[ESTRATTO FORNITO]:

Da questa introduzione risulta evidente che determinare con precisione la soglia anaerobica permette di fornire un elemento fondamentale per la programmazione dell’allenamento degli sportivi che praticano discipline aerobiche. In effetti maratoneti, ciclisti, triathleti, nuotatori e fondisti si sottopongono regolarmente al test del lattato per verificare il proprio livello di allenamento e per impostare le sedute successive.

Come si misura il lattato – tipologie di test in laboratorio e sul campo

I test che permettono di calcolare la soglia anaerobica possono essere condotti in laboratorio o su campo: i primi vengono di solito svolti su treadmill . Il vantaggio del test in laboratorio consiste nella possibilità di annullare le variabili che possono influenzare la prestazione quali il vento, la temperatura e l’umidità.

Inoltre, l’uso del tapisroulant consente di definire con precisione la velocità, mentre sul campo l’atleta deve essere in grado di gestire l’andatura in maniera autonoma. Se ciò è fattibile per un atleta evoluto, non lo è per un podista di livello medio.

Comunque, anche in laboratorio bisogna rispettare dei criteri generali per una valutazione affidabile che possono essere riassunti in tre punti principali:

  1. non effettuare allenamenti particolarmente intensi nella giornata precedente il test
  2. alimentarsi in maniera adeguata (come se si dovesse affrontare una gara)
  3. svolgere un riscaldamento di almeno 20 min. con delle fasi finali ad alta intensità

Dal momento che la produzione di acido lattico è condizionata dalla muscolatura impegnata nel gesto atletico, è fondamentale che la prova in laboratorio sia condotta utilizzando l’ergometro specifico in funzione dello sport praticato, quindi treadmill per podisti e cicloergometro per i ciclisti.

Come si interpreta il test in funzione del tipo di gara

Secondo Mader, il fisiologo che ha codificato il protocollo descritto, la soglia anaerobica coincide con il valore delle 4 mmoli di lattato per ml. Tuttavia tecnici e medici che lavorano con sportivi di buon livello hanno verificato che il valore fisso proposto da Mader mal si adatta all’interpretazione di molti test.

Ciò che più si correla con la prestazione non è infatti il valore delle 4 mmoli quanto il punto di impennata della curva lattato-velocità di corsa. Altri autori sostengono che la “prima soglia”, quella a cui per intendersi si svolge il lungo, dovrebbe corrispondere ad un valore di 0,5 mmoli più alto del basale, la “seconda soglia” coinciderebbe invece con un valore di 2 mmoli superiori al primo. Per fare un esempio: se al termine di riscaldamento l’atleta mostra un valore di 1,1 mmoli di lattato (LA), la prima soglia si collocherà a 1,6 mmoli e la soglia anaerobica coinciderà con le 3,6 mmoli/l.

[MATERIALE ESTRATTO]:
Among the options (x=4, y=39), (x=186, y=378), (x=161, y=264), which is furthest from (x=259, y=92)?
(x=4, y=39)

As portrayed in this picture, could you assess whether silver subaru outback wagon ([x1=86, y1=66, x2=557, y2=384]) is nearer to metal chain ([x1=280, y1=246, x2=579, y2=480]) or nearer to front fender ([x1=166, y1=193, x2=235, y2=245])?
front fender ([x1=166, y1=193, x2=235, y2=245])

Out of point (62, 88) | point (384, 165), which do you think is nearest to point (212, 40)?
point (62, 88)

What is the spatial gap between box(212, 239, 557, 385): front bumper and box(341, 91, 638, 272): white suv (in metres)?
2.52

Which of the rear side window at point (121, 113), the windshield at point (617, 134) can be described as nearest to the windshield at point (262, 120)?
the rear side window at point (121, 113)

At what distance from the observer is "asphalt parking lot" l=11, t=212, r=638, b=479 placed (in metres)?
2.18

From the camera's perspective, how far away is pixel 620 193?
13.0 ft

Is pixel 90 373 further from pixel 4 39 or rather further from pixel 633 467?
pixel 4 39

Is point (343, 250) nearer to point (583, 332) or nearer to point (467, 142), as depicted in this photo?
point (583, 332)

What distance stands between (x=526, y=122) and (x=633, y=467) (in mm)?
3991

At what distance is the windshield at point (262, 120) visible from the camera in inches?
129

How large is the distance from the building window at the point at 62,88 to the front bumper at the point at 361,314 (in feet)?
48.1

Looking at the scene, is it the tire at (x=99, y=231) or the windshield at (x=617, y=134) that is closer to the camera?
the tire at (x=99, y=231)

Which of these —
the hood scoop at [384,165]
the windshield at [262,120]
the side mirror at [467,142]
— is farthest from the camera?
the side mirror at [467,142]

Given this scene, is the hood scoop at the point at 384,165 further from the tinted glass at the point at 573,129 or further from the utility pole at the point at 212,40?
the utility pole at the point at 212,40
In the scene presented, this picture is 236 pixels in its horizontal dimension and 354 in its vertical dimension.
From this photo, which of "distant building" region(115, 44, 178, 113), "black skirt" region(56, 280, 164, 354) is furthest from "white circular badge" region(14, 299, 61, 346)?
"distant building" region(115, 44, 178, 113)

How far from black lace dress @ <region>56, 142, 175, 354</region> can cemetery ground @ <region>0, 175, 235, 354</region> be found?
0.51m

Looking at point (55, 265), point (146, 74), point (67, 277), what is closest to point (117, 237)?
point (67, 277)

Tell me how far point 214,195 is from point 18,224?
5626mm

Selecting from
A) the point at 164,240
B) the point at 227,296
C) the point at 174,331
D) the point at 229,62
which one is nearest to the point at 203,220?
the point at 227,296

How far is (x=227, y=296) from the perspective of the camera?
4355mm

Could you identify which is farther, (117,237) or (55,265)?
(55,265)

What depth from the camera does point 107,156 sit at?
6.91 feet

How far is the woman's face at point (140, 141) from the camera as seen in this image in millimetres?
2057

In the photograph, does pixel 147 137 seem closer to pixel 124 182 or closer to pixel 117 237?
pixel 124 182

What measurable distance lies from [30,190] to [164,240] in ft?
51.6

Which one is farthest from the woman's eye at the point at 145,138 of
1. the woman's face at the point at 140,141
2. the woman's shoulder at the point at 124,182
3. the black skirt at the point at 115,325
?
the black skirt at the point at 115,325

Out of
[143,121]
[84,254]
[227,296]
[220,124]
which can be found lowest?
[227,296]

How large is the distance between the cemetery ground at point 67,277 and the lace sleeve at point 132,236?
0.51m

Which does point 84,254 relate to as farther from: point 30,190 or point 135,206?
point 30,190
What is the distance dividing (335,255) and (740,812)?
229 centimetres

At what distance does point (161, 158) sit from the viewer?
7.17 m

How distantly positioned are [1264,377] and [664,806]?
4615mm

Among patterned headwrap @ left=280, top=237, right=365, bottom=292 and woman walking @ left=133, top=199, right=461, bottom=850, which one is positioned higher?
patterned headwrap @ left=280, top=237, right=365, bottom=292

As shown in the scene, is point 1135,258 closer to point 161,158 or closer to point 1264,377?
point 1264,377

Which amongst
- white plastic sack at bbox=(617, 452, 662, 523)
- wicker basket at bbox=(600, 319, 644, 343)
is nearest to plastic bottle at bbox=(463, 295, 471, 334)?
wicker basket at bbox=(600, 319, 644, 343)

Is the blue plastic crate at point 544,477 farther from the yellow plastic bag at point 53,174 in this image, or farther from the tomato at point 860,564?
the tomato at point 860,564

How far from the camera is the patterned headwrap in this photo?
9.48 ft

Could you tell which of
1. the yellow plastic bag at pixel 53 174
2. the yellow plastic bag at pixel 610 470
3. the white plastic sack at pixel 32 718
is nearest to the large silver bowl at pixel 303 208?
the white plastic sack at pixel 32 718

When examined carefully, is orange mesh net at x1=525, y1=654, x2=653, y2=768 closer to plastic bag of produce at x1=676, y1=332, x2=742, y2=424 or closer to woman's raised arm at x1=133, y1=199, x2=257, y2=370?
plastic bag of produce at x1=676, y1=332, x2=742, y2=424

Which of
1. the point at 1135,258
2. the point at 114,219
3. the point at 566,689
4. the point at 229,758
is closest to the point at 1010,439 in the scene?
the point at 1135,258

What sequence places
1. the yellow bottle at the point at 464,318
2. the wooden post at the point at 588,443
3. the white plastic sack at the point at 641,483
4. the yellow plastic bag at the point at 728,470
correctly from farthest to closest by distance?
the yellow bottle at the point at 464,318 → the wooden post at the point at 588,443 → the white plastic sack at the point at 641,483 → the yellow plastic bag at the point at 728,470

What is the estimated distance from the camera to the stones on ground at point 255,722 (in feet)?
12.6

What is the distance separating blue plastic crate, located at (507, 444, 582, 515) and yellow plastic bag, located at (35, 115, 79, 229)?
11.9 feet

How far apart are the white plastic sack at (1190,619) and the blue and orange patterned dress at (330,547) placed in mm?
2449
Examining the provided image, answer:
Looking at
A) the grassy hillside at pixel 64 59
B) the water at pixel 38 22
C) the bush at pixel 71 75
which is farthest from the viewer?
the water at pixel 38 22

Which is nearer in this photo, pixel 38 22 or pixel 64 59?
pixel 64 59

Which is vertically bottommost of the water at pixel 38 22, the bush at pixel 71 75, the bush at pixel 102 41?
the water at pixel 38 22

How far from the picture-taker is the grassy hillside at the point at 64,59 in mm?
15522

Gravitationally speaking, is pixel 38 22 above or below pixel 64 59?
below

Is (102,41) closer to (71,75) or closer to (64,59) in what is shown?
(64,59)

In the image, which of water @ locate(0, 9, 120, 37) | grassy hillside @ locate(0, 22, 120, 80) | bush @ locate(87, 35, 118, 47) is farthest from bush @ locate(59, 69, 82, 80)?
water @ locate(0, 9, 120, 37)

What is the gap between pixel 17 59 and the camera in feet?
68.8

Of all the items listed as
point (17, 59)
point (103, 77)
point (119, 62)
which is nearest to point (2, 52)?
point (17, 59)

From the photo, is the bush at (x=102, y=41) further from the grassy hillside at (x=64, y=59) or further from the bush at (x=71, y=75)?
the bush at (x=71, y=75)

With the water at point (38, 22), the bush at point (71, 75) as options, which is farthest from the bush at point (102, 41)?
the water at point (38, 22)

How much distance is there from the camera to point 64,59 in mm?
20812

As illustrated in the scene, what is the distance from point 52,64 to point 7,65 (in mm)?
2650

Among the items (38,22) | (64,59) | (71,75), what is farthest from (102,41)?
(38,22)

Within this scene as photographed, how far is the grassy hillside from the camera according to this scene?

==

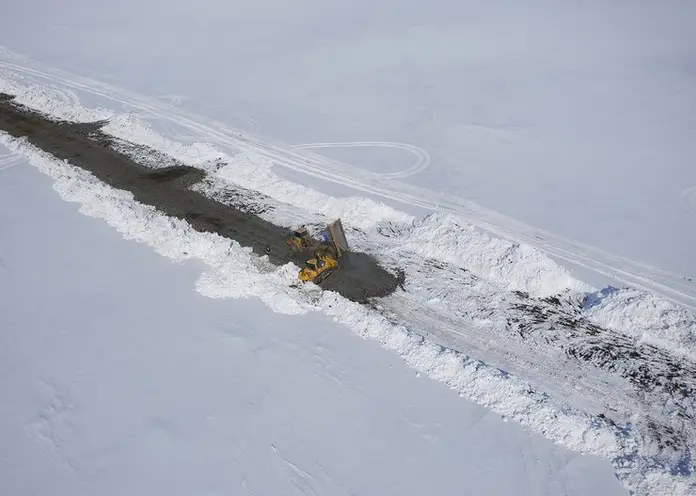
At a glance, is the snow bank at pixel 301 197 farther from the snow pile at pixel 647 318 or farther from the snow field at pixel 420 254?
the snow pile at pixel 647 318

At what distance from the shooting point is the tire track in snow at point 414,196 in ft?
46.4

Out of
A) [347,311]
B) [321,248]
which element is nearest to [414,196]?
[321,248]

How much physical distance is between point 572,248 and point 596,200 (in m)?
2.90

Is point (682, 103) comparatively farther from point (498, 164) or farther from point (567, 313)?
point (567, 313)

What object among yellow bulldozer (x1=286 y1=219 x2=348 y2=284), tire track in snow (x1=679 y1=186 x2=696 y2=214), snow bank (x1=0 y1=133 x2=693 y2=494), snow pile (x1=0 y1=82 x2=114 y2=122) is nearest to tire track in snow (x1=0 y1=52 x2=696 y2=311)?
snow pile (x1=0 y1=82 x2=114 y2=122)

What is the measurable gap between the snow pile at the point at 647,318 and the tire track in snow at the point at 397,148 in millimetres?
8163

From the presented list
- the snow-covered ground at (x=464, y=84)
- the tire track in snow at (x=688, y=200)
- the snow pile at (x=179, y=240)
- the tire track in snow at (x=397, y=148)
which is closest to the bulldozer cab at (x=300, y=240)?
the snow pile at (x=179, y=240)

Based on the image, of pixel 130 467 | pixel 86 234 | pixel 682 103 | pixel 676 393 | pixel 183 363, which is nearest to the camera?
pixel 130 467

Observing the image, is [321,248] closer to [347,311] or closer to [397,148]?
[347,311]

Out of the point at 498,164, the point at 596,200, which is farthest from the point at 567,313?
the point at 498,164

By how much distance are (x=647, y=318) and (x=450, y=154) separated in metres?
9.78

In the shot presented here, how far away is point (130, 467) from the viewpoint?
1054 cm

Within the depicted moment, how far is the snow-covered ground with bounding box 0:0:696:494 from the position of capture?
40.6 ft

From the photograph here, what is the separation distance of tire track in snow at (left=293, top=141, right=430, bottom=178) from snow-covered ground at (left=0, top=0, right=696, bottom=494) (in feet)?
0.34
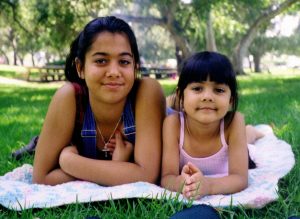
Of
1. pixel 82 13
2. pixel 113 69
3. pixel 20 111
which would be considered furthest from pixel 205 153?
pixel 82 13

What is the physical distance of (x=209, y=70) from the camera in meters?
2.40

...

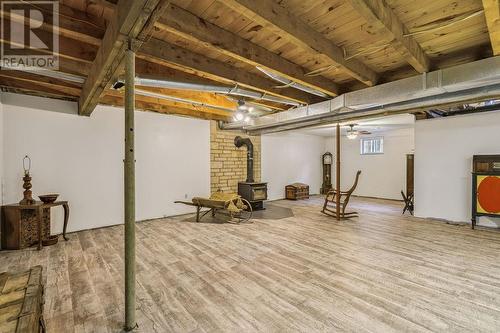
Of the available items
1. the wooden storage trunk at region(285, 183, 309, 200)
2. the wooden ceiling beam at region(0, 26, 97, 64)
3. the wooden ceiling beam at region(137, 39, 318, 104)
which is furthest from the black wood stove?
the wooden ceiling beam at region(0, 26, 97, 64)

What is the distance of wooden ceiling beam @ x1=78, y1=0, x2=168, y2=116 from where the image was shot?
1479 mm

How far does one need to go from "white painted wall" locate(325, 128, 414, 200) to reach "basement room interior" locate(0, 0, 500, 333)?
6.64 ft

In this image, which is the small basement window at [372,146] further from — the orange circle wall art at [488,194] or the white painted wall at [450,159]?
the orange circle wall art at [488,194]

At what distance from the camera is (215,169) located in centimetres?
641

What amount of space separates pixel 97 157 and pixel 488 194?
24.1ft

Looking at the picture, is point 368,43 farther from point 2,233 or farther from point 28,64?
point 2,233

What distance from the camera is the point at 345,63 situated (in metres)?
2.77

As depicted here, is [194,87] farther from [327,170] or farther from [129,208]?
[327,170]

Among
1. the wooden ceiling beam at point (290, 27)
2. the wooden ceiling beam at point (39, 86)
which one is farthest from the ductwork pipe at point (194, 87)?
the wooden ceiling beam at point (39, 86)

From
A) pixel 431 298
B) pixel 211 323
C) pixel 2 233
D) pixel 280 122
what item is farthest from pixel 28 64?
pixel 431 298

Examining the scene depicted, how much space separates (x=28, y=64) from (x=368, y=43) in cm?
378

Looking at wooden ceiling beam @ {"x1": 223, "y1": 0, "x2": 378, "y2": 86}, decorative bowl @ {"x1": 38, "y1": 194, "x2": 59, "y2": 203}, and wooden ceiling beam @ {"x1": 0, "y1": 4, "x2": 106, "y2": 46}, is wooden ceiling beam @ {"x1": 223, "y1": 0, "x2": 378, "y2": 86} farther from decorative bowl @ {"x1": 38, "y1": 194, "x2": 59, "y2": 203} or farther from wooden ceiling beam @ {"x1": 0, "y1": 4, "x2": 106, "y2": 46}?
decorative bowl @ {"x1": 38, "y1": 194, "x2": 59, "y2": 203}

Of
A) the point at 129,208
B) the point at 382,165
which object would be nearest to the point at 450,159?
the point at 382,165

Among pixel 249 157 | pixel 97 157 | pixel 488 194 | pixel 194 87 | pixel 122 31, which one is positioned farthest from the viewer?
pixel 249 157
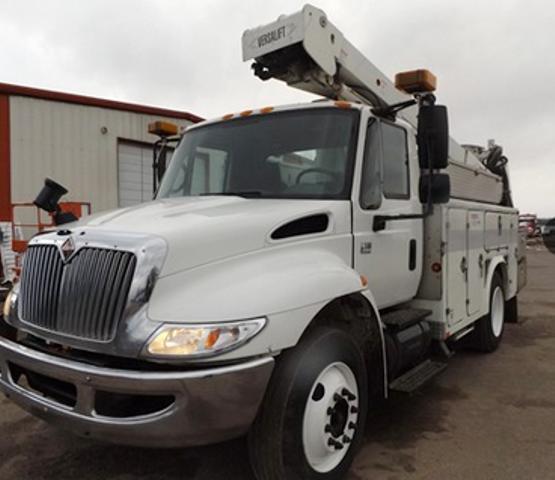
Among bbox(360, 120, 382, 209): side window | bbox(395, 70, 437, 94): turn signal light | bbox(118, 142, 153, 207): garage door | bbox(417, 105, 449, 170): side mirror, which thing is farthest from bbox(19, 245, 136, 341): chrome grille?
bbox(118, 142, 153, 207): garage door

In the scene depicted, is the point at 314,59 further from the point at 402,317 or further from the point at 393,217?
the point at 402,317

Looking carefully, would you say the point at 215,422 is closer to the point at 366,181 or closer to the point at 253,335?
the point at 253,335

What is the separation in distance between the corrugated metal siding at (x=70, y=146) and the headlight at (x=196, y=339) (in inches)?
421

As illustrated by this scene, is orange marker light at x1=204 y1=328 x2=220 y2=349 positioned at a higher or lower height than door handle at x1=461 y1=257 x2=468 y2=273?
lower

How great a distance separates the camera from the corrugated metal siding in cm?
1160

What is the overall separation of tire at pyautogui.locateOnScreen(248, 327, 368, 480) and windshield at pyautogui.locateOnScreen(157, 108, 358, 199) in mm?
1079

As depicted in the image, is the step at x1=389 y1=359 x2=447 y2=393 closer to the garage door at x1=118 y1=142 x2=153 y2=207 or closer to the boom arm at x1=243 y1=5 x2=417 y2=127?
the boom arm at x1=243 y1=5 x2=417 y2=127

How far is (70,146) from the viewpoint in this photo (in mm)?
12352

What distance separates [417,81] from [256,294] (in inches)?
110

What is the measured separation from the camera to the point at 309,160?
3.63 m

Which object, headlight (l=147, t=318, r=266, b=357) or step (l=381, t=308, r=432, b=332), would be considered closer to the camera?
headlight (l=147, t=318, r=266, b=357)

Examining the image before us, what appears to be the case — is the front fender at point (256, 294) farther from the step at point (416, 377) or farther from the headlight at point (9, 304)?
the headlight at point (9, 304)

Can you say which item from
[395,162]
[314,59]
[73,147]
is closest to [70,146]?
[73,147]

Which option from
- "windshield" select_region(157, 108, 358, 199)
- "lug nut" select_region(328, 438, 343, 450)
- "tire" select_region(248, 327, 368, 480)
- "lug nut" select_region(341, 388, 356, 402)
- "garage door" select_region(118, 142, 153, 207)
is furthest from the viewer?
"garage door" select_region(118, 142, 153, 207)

[ISTRUZIONI DA SEGUIRE]: Riscrivi in forma più breve il paragrafo dell'estratto sul test del lattato che inizia con «Dal momento che la produzione di acido lattico», conservandone i fatti principali.

[RISULTATO DELL'ESERCIZIO]: Poiché la produzione di acido lattico dipende dai muscoli impegnati nel gesto atletico, il test in laboratorio va svolto con l'ergometro adatto allo sport praticato: treadmill per i podisti, cicloergometro per i ciclisti.